---
layout: page
title: "An example RFC"
date: 2013-12-29 10:51
comments: true
sharing: true
footer: true
---

_This is an example of an ADAM RFC. It is meant to demonstrate
syntax of an RFC as well as example headings and structure.
You can [view the source for this RFC online](https://raw.github.com/bigdatagenomics/bigdatagenomics.github.io/source/source/rfc/1/index.markdown)._

### Schema

The following schema defines how to store 
[FASTA formatted data](http://en.wikipedia.org/wiki/FASTA_format)
in ADAM. The following schema captures all FASTA content.

```c
record ADAMFastaFragment {
    union {null, string } description = null;
    union {null, long } start = null;
    union {null, long } end = null;
    union {null, string } sequence = null;
}
```

All fields are optional and default to `null`. 

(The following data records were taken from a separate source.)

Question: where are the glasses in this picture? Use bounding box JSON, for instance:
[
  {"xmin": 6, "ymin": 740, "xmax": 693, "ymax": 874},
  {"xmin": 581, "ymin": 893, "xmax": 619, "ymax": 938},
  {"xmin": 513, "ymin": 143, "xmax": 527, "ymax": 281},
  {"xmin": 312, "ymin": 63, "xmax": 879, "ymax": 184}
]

### Performance Considerations

The `end` field can be elided as it can be inferred from the `start` and `sequence` length.
However, for performance, a pushdown predicate on the start and end position would be
faster than materializing the sequence.

### Predicates

A commonly used predicate would be to find all sequences with a specific description that
`start` and `end` within a specified range.

### Common Operations

1. Reading the entire sequence
2. Reading a portion of the sequence that falls in a specified range.

### Open Questions

1. Should we require that the `end` field is always specified for performance?
2. Should we break up the description into the superset of all sequence identifiers?

### Filename extension

Once coverted to ADAM, the file extension will be `.fasta.adam`.